En el contexto actual donde los gadgets de IA abundan pero pocos justifican su existencia más allá de ser una aplicación más, el Plaud Note Pro emerge con una promesa distinta. Su finalidad no es reemplazar al teléfono móvil sino especializarse en una tarea específica: grabar, transcribir y estructurar conversaciones. A pesar de la duda inicial sobre por qué no es simplemente una aplicación, el dispositivo busca validar su precio de casi 200 euros con una funcionalidad concreta. Ana Boria, de Xataka, lo puso a prueba en escenarios reales, revelando sus luces y sombras.
El gadget destaca por su diseño compacto y compatibilidad con MagSafe, indicando su intención de estar siempre disponible.

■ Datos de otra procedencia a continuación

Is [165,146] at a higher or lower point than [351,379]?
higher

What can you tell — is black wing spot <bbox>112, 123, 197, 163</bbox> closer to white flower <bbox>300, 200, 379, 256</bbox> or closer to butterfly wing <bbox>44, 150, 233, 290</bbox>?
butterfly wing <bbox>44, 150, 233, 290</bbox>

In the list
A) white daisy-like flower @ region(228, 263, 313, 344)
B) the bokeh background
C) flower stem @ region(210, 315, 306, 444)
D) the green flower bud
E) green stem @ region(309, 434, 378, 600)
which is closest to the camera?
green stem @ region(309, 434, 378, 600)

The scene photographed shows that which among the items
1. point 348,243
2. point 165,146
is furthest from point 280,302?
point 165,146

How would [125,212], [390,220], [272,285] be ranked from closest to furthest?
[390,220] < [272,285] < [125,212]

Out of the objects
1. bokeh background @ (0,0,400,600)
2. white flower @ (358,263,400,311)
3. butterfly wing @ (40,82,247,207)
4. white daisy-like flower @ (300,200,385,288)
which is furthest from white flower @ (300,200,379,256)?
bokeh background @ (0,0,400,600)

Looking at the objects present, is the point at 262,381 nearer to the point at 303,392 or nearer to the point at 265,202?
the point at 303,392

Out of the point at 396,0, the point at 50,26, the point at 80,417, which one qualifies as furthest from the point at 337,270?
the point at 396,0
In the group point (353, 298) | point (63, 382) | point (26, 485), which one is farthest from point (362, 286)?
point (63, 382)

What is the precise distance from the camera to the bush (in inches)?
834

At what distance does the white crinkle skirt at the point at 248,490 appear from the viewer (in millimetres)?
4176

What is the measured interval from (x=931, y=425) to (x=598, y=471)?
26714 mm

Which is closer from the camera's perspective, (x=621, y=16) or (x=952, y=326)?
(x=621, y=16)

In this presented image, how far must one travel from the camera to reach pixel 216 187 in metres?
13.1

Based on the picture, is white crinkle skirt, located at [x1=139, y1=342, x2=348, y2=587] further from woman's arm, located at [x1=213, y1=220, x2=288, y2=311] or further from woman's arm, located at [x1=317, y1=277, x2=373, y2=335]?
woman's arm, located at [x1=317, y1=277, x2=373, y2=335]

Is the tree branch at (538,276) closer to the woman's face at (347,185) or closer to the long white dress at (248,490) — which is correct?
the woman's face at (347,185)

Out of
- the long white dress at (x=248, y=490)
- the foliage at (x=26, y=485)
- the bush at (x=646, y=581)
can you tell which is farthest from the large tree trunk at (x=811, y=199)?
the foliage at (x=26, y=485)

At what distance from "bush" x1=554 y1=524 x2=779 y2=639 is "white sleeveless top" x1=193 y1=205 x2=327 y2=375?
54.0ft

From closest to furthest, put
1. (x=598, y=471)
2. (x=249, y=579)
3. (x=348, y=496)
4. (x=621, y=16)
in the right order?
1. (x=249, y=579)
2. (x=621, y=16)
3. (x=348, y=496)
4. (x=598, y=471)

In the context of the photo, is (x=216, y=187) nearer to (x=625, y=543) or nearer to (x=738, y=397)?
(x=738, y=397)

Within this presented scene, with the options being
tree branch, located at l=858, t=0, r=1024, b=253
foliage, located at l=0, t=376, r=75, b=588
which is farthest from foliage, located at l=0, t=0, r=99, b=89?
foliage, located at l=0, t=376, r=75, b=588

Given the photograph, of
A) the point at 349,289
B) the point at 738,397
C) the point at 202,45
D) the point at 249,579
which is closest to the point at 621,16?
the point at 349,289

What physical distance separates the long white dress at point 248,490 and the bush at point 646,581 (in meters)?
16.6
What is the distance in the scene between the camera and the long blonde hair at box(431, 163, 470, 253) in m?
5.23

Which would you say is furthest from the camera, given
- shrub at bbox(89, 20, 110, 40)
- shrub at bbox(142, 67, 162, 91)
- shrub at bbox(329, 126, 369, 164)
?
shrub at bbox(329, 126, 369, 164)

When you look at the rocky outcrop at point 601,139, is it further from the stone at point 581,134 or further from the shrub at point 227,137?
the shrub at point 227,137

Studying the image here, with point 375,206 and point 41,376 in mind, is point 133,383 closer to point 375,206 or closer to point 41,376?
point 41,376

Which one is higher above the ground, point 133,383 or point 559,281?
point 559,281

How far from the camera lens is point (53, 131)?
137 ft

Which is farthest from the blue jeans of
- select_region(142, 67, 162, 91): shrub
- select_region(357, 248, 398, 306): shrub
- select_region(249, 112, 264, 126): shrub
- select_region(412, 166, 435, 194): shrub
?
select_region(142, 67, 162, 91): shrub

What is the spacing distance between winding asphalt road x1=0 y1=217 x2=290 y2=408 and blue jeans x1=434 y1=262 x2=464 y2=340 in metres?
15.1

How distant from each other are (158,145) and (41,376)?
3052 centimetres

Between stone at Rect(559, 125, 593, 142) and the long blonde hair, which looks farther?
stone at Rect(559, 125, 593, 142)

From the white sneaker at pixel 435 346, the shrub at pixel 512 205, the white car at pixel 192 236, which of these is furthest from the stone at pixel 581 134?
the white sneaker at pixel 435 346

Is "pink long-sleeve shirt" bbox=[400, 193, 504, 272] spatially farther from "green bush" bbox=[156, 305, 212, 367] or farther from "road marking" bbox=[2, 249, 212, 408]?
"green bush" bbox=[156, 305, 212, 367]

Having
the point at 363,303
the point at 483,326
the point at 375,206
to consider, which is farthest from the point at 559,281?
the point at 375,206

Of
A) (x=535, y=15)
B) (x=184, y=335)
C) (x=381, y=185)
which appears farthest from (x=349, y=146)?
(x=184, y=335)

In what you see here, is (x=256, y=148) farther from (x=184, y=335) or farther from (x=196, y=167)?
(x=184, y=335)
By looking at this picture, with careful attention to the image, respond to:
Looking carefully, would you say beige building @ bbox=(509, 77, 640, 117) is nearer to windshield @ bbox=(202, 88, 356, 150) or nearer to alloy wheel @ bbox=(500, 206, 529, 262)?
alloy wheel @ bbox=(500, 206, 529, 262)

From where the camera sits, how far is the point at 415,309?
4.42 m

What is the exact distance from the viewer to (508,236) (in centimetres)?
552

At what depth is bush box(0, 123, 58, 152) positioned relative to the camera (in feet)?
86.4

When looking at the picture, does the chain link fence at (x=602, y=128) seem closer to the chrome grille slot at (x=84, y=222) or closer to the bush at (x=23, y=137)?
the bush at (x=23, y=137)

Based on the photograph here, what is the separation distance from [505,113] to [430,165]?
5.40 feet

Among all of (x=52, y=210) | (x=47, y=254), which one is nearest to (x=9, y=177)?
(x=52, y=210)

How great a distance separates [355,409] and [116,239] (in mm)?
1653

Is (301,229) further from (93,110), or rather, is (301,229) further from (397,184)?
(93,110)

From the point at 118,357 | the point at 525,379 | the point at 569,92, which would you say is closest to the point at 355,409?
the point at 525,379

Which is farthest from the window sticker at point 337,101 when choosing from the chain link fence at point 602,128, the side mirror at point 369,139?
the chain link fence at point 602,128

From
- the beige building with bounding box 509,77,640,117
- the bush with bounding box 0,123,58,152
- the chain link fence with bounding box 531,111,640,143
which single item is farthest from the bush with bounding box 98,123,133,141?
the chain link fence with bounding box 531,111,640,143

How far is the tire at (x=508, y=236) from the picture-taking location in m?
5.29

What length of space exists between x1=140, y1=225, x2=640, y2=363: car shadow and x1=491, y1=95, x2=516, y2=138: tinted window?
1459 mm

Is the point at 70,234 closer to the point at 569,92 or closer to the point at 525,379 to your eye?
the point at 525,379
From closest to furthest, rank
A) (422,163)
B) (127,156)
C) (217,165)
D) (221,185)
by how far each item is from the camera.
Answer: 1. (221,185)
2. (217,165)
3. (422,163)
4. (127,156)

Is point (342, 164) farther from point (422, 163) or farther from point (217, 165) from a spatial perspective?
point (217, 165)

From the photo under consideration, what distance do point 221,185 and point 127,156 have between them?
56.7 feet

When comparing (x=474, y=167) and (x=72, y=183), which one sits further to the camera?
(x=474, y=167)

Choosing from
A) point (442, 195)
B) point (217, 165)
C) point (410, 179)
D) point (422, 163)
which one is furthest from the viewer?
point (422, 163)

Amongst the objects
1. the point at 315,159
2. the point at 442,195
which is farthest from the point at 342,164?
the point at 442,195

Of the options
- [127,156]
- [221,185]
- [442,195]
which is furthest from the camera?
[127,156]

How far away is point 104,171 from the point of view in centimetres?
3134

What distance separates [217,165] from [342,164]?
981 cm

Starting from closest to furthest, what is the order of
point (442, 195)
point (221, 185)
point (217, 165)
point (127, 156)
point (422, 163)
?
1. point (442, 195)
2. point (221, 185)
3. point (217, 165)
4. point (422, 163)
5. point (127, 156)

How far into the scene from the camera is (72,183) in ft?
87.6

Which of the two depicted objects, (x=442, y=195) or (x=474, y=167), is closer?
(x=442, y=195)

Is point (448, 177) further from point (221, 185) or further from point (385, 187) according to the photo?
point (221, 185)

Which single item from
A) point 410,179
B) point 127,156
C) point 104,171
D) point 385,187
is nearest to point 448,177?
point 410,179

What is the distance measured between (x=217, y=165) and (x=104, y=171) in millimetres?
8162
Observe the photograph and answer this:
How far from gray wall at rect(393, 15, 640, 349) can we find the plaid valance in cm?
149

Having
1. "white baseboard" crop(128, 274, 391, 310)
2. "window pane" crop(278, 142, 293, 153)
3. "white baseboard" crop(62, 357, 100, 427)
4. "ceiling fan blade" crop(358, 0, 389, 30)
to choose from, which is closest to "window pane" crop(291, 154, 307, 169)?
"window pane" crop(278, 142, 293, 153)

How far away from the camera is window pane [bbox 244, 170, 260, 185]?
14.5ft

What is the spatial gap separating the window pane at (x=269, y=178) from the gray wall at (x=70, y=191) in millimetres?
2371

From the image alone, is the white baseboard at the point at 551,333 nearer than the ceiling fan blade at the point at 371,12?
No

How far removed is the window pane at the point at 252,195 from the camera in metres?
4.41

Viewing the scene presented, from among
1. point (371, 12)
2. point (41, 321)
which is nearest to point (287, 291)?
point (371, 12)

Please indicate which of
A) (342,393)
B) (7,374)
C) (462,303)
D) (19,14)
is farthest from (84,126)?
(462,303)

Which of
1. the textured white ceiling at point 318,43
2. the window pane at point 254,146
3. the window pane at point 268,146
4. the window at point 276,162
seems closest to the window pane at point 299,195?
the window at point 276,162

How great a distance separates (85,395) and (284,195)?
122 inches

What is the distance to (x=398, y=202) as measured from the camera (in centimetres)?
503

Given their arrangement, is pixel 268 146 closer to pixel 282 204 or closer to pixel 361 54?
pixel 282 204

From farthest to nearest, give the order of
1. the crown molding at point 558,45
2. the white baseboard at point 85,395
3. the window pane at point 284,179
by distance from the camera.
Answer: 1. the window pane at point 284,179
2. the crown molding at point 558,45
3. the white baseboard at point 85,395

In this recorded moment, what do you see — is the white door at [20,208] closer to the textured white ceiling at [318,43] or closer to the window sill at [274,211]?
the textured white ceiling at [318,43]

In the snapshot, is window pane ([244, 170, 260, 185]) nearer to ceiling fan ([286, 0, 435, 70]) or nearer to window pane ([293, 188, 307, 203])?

La verdadera prueba de su valor llega en la grabación: en reuniones improvisadas y situaciones ruidosas, mostrando una notable capacidad de transcripción, aunque no exenta de errores menores. Más allá de la precisión, el Plaud Note Pro promete reconocer 112 idiomas, pero la evaluación se centra en su desempeño en español y su manejo de términos técnicos o nombres propios, además de subrayar las medidas de privacidad implementadas para proteger la información capturada.
No obstante, el dispositivo enfrenta limitaciones, como el sistema de minutos para grabaciones, que puede resultar insuficiente para usuarios con necesidades extensas de grabación, considerando el coste inicial del gadget y los planes de suscripción para obtener más tiempo de grabación.
La evaluación de Ana culmina destacando la especialización y simplicidad del Plaud Note Pro como sus mayores fortalezas, aunque no sin mencionar observaciones sobre la duración de la batería tras un uso intensivo. En resumen, el Plaud Note Pro se posiciona como una solución especializada relevante para ciertos usuarios, a pesar de las preguntas que surgen alrededor de la necesidad de un dispositivo dedicado frente a soluciones de software puramente aplicativas.